Today's readings proclaim boldly that hope has its center and meaning in God. In the first reading, Peter, on the day of Pentecost, having just received the gift of the Holy Spirit, proclaims to the people of Jerusalem who witnessed Jesus' death on the cross, that Jesus' death was not a humiliating defeat. Rather, it was the culmination of God's plan of salvation for all people. Jesus laid down His life willingly out of love for us. But, even death could not silence Jesus, for He rose from the dead and continues to live giving us the hope of everlasting life. Because Jesus lives, we have hope that we also will live with Him forever through faith.
Peter continues to speak about hope to us in the second reading. Jesus died to deliver us from a futile way of life. That futile way of life was a life of false hopes and false promises. We know those false hopes and false promises too well in our day. We hear people say that if only we had a different president, the world would stop hating us. If only we would raise taxes, then no one would be poor. If only there were more money for stem cell research, then we could end human suffering. While helping the poor and ending suffering are certainly noble sentiments we should all be striving for, we cannot pin our hopes on any one policy or any one person to solve all of history's problems. It is God alone, the just judge, who can forgive our sins and render justice for the poor. Our hope, then, finds its center in this just and merciful God who has acted powerfully in history in the person of Jesus Christ.
Finally, the gospel reading presents us with two people who had lost hope.

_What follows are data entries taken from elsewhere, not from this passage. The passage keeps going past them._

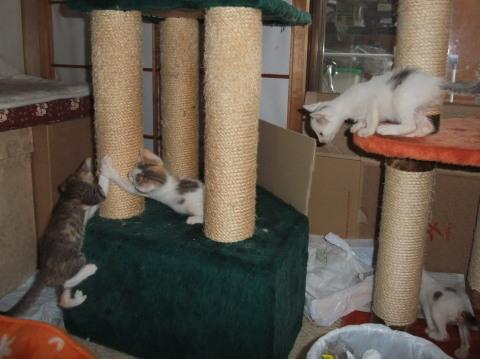 子猫 遊ぶ3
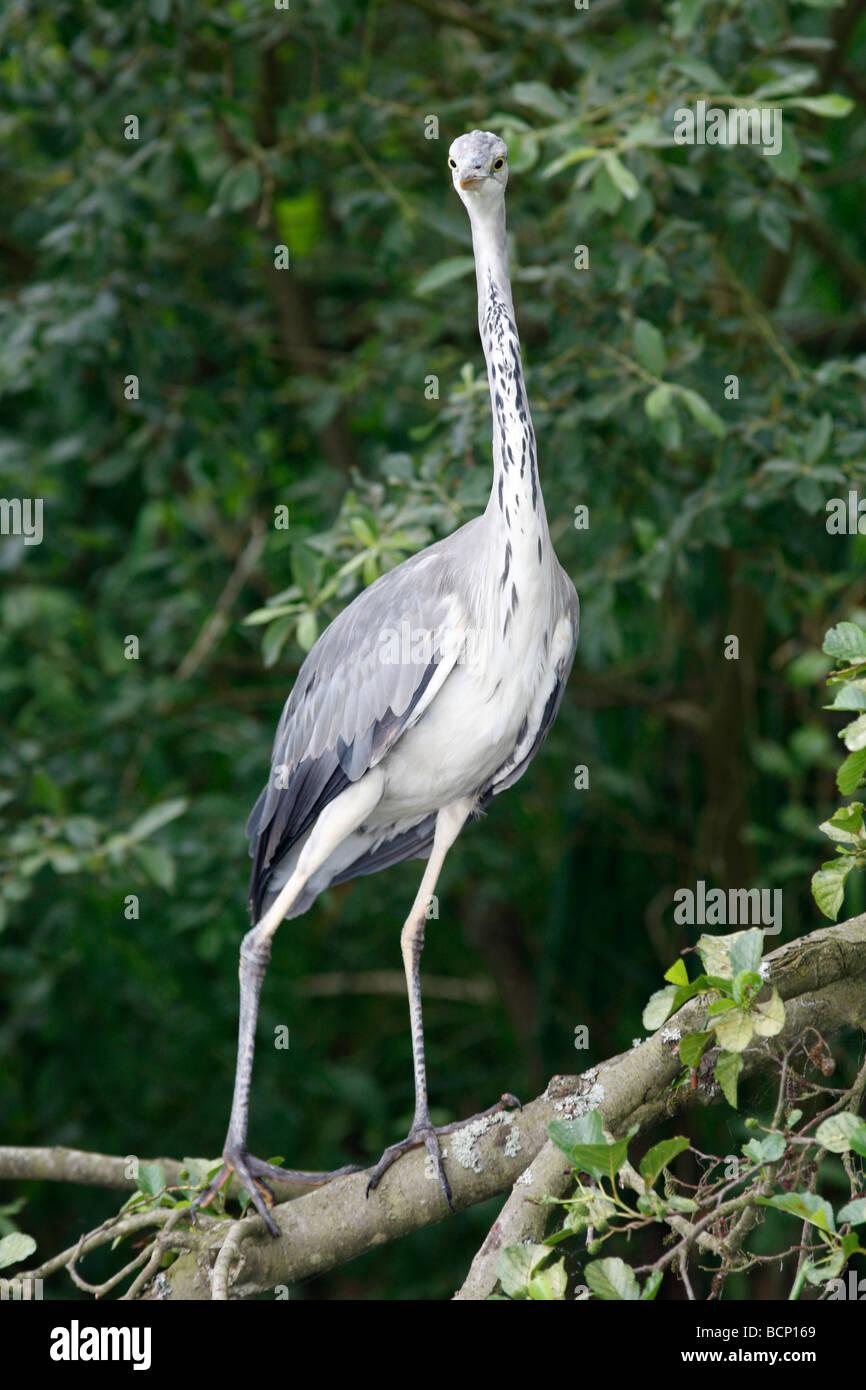 Heron Ardea Cinerea hocken auf Ast Stockbild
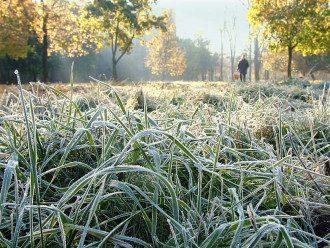 Погода на осінь 2020 в Україні - коли чекати сніг і морози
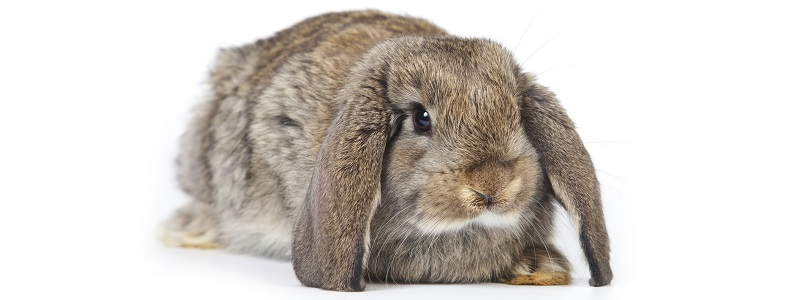 339483-rabbit header.jpg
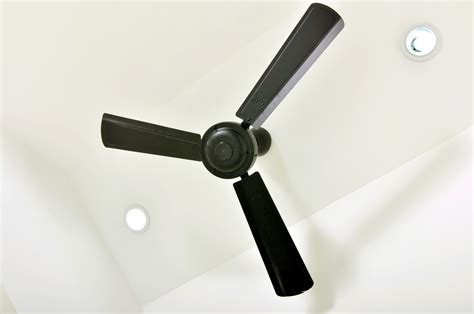 ceiling fans brisbane indoor outdoor ceiling fans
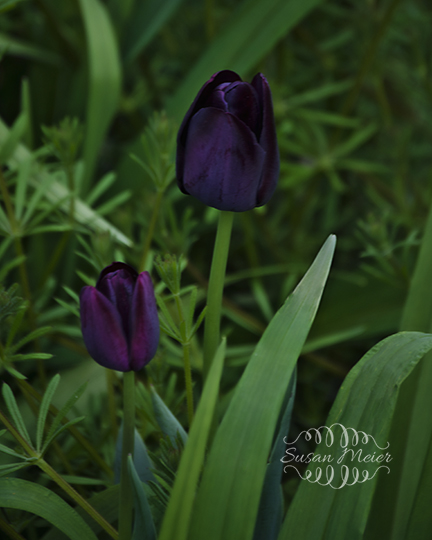 2 Purple Tulips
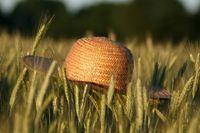 Straw hat in ryefield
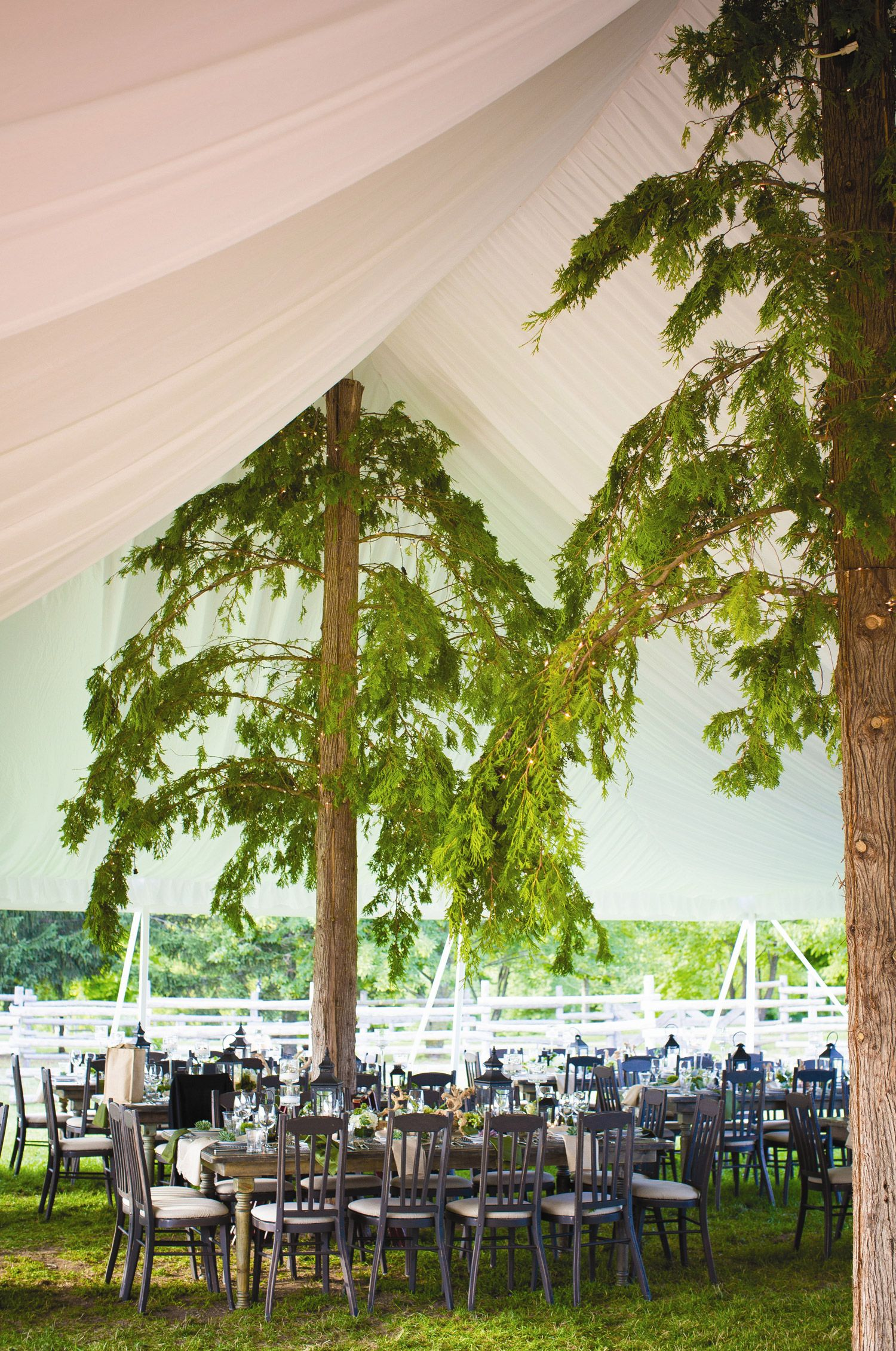 Rustic Tented Reception Decor At Snow Moon Ranch Wedding In Michigan Hitching Post Photography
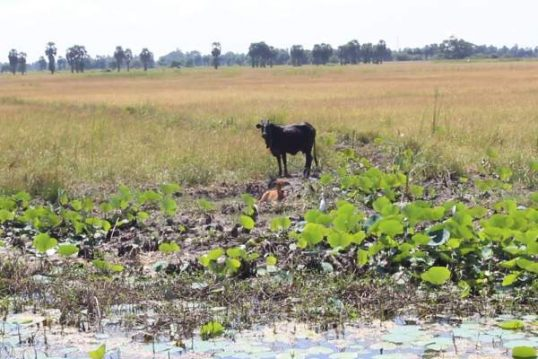 75,199 persons affected by the drought in Mannar: Remedying activities intensified, says Disaster Management centre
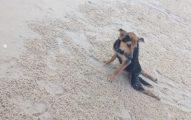 Leo el perrito paralítico
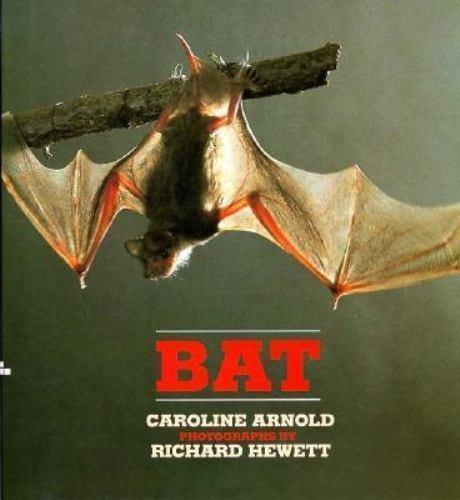 Bat by Arnold, Caroline, Hewett, Richard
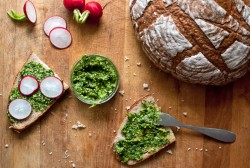 Radish Leaf Pesto Recipe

Faced with Jesus' death on the cross and the dismay over Jesus' empty tomb, they decide to leave the community of faith at Jerusalem. As they walk along, they are so caught up in their confusion and despair that they cannot recognize Jesus. Nonetheless, their heart burns as He restores their hope by showing how Scripture taught that Jesus' death, as Peter tells us in the first reading, was necessary for the forgiveness of sins and to complete God's plan of salvation. Once they recognize Him, they return to the community of faith in Jerusalem and find their hopes confirmed. Jesus is truly risen!
We are a people who desperately need to have our hope restored. If we are looking for the economy to restore our hope, or a presidential candidate to give us a perfect social order, then we will be sorely disappointed. Only God can both promise and deliver the hope our hearts are burning to receive - the forgiveness of sins, justice, eternal life and peace. On earth, we can only have it in a partial way. There will always be threats to our peace and security. There will always be those seeking to pervert justice for their own ends. Only God can establish true justice and lasting peace in a permanent way.
Does this mean that we throw up our hands and give up? By no means! That's the way people with no hope act. People who don't believe in God generally don't see the point in trying to make the world a good place and decide just to live for themselves and their own pleasures. Otherwise, they may try to help but get disillusioned because they don't see their efforts making any difference. But, those who believe in God and have their hope centered in Him live differently. We know that we will be judged by God based on our actions. We see God's face in those who suffer. We know that the poor are our brothers and sisters and refuse to abandon them in their need. However, we are not deluded into thinking that any person, any government or any policy can turn our world into a perfect paradise. And so, knowing that we will not achieve a perfect world, we don't give up even when we experience setbacks and disappointments. We press on knowing that God's perfect justice and perfect peace are awaiting us. Though there's only so much we can do - only so much difference we can make - we know that our sincere efforts are rewarded by God and so have eternal value.
We gather here today as people who know very well the fears, misgivings and disappointments of today's world. But, more importantly, we know the hope which our faith in God holds out to us. We feel God's Word burning in our hearts. Moreover, we will see Jesus in the breaking of the bread as we celebrate and share the gift of His Body and Blood. When we leave here today, when the songs of praise have ended, we must go into that world and witness to the hope we have found in God. That hope gathers into one community those who are scattered by fear. It gives new strength to those who have been disillusioned by life's injustices. It gives new meaning to those who have been disappointed by the limited effectiveness of governments and politicians. It calls all of us to recognize Jesus, the world's only hope for perfect justice and lasting peace.